====== SOURCE PASSAGE

The Decline of FF/FG Continues
Fianna Fáil and Fine Gael came out of both contests badly damaged. Their combined vote fell sharply, most of all in Dublin Central, where they recorded the lowest combined vote they have ever managed in the constituency. This is not a temporary wobble but part of a long decline for the two parties that have governed the Southern state for a century. Their problem is not bad candidates or weak campaigns, it is that the housing crisis, the cost of living, collapsing public services and deep inequality have worn away the social base they once relied on.
None of this is unique to Ireland. The established parties of the centre have been losing their grip across Europe and beyond, pressed by anger from the left and by a resurgent right. That process has been underway here for years, but it has accelerated lately, above all in the growth and normalisation of the far right and anti-migrant politics in particular. What comes after the centre has fallen remains to be seen. The same anger that can be organised into solidarity and collective action can just as easily be turned into scapegoating and reaction.

============

WHAT NEEDS TO BE DONE: Copy the commentary on the decline of Fianna Fáil and Fine Gael between "None of this" and "scapegoating and reaction.", inclusive, changing "Europe" to "the European continent".

====== DATASET CONTENT

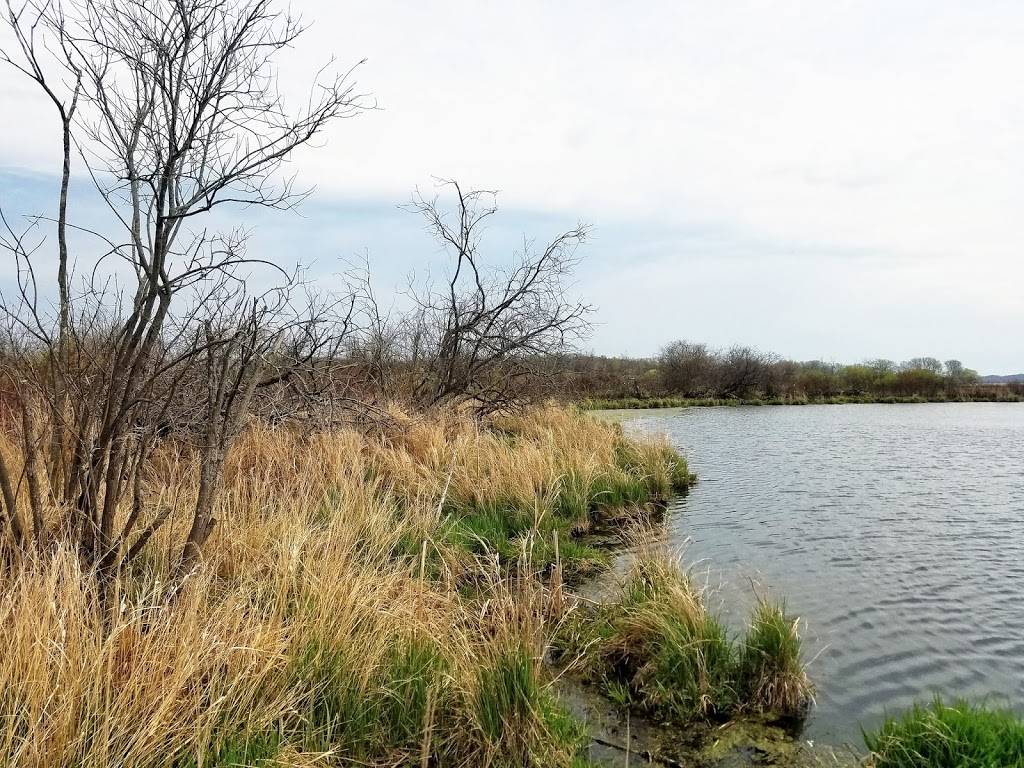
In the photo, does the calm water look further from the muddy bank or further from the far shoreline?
the far shoreline

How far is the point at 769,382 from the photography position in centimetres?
4728

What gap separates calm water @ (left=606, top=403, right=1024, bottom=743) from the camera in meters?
4.47

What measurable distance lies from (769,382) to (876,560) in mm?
42611

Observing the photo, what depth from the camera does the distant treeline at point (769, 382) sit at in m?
45.9

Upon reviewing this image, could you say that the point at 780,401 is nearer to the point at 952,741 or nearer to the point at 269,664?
the point at 952,741

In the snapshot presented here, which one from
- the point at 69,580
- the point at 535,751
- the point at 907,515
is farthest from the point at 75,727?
the point at 907,515

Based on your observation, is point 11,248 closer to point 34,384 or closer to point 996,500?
point 34,384

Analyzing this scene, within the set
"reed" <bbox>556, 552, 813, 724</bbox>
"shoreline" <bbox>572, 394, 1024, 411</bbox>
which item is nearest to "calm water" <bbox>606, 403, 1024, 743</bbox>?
"reed" <bbox>556, 552, 813, 724</bbox>

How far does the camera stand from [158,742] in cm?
240

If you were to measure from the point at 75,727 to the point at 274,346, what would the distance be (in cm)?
228

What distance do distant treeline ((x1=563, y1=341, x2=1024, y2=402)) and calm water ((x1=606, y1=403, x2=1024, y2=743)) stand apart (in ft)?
97.6

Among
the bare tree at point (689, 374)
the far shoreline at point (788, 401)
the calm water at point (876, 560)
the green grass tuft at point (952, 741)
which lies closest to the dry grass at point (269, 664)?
the green grass tuft at point (952, 741)

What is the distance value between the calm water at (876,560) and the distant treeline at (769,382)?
29.8 meters

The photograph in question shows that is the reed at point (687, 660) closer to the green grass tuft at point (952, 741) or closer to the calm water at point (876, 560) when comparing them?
the calm water at point (876, 560)
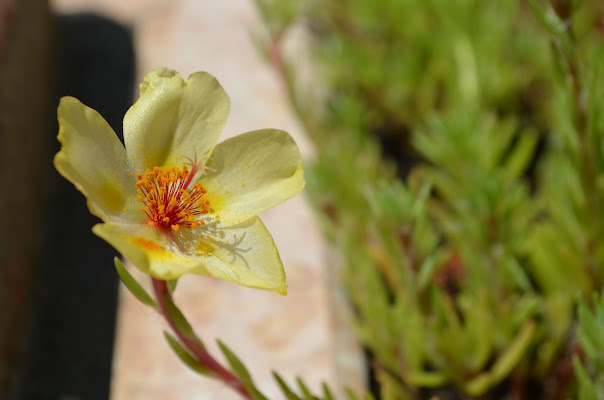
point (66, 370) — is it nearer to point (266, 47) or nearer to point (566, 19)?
point (266, 47)

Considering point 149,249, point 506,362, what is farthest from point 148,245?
point 506,362

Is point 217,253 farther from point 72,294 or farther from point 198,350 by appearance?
point 72,294

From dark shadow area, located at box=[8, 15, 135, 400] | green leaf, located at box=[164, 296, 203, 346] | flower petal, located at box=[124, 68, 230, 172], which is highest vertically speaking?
flower petal, located at box=[124, 68, 230, 172]

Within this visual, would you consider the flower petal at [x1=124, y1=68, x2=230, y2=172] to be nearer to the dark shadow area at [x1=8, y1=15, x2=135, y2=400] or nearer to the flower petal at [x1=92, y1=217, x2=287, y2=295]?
the flower petal at [x1=92, y1=217, x2=287, y2=295]

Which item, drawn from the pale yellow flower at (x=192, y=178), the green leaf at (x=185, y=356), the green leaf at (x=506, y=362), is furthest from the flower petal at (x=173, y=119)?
the green leaf at (x=506, y=362)

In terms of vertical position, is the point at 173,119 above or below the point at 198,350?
above

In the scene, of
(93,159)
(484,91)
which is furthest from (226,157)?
(484,91)

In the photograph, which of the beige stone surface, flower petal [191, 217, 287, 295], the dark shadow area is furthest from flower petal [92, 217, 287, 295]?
the dark shadow area
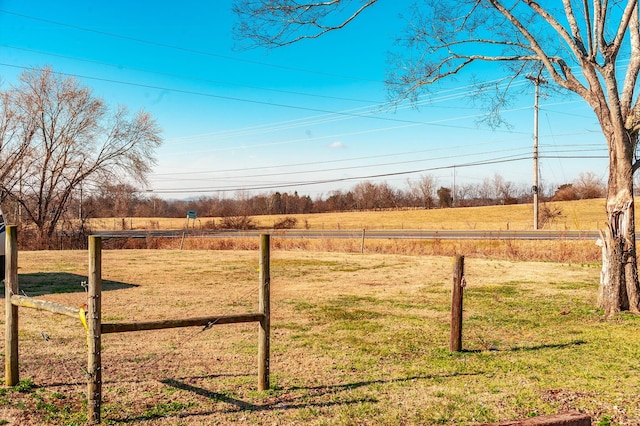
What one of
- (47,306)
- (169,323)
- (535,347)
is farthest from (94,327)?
(535,347)

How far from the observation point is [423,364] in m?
6.24

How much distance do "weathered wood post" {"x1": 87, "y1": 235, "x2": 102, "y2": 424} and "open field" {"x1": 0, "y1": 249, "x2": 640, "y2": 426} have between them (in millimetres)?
226

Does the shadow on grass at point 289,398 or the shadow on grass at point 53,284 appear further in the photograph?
the shadow on grass at point 53,284

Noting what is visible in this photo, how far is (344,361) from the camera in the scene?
640cm

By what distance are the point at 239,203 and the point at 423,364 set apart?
77804mm

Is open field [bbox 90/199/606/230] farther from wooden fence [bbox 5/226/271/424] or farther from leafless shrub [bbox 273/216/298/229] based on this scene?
wooden fence [bbox 5/226/271/424]

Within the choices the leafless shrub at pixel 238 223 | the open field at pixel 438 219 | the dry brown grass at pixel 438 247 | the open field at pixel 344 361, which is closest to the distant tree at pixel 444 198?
the open field at pixel 438 219

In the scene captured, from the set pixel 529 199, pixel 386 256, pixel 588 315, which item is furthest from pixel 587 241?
pixel 529 199

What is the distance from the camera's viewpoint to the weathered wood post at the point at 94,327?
13.5ft

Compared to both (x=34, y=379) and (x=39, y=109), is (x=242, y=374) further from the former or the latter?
(x=39, y=109)

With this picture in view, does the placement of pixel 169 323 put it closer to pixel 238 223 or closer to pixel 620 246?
pixel 620 246

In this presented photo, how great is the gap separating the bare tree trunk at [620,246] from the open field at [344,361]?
1.12 ft

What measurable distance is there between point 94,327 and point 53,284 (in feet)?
34.5

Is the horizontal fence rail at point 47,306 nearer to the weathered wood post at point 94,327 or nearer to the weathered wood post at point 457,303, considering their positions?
the weathered wood post at point 94,327
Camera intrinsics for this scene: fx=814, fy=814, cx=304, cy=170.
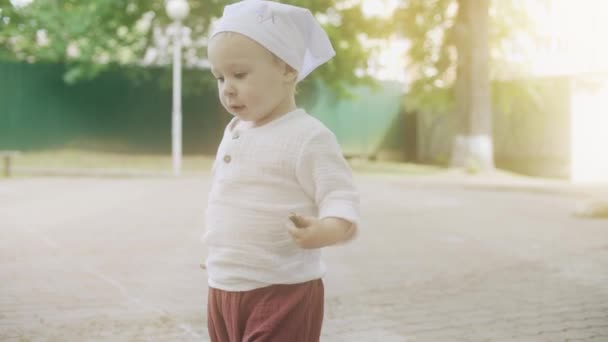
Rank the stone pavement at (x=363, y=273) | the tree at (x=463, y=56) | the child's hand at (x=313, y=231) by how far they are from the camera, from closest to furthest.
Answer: the child's hand at (x=313, y=231)
the stone pavement at (x=363, y=273)
the tree at (x=463, y=56)

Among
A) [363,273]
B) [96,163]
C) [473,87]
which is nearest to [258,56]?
[363,273]

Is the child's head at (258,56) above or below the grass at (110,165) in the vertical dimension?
above

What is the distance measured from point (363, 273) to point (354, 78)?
51.5ft

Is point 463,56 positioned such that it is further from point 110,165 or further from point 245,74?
point 245,74

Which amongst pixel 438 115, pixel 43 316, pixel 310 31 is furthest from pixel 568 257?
pixel 438 115

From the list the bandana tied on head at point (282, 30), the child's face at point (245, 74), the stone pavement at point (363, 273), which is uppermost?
the bandana tied on head at point (282, 30)

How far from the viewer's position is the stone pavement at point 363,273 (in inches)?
172

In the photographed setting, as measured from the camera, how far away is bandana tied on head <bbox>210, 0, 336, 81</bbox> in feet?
6.89

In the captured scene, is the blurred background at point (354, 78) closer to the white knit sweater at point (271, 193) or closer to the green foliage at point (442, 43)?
the green foliage at point (442, 43)

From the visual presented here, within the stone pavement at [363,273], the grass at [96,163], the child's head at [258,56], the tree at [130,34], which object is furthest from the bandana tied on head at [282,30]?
the tree at [130,34]

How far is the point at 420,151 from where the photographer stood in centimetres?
2625

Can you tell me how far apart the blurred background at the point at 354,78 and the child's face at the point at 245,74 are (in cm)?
1583

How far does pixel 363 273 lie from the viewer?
240 inches

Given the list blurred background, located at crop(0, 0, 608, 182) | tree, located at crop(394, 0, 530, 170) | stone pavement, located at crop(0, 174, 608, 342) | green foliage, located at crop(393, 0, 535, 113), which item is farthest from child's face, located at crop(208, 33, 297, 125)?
green foliage, located at crop(393, 0, 535, 113)
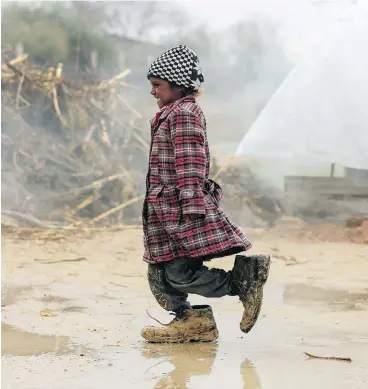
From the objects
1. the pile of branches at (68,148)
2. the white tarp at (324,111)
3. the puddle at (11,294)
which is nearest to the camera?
the puddle at (11,294)

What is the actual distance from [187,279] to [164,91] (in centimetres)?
72

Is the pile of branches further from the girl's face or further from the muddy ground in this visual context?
the girl's face

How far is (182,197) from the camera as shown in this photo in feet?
9.85

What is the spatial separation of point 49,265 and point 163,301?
2351 millimetres

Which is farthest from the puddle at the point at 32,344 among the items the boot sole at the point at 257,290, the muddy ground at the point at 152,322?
the boot sole at the point at 257,290

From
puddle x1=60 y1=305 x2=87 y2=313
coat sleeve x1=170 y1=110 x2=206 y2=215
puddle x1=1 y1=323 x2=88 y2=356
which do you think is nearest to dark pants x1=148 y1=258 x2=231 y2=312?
coat sleeve x1=170 y1=110 x2=206 y2=215

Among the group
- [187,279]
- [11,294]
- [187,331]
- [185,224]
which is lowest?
[11,294]

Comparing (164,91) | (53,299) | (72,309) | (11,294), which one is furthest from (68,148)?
(164,91)

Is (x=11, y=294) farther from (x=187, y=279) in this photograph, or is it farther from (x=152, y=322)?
(x=187, y=279)

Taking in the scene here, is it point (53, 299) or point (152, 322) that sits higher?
point (152, 322)

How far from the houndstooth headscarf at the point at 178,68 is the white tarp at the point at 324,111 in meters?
3.84

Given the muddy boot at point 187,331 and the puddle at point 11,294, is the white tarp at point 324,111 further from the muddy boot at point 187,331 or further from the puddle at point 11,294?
the muddy boot at point 187,331

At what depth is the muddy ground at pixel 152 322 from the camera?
2.67 m

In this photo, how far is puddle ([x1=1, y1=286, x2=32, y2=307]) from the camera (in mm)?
4148
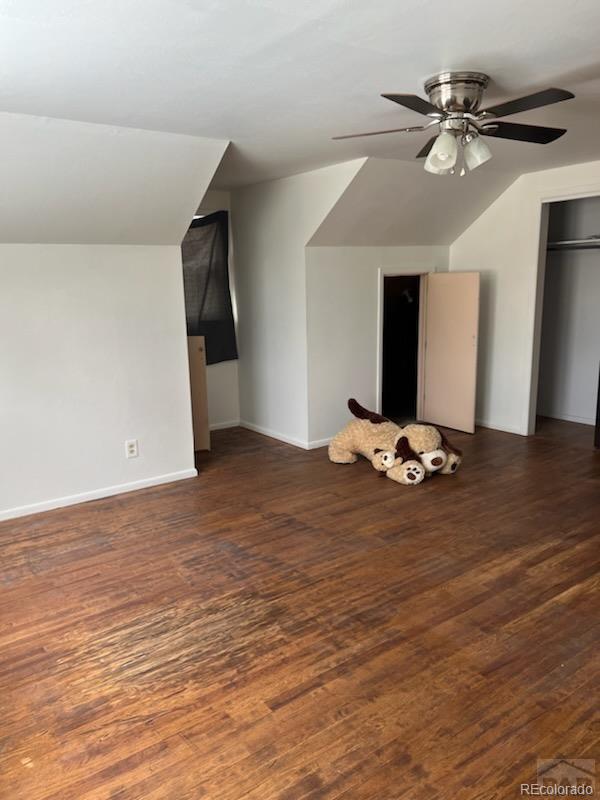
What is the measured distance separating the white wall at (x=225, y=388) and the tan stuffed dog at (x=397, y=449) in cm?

============

THE COMPLETED TASK:
None of this is unique to Ireland. The established parties of the centre have been losing their grip across the European continent and beyond, pressed by anger from the left and by a resurgent right. That process has been underway here for years, but it has accelerated lately, above all in the growth and normalisation of the far right and anti-migrant politics in particular. What comes after the centre has fallen remains to be seen. The same anger that can be organised into solidarity and collective action can just as easily be turned into scapegoating and reaction.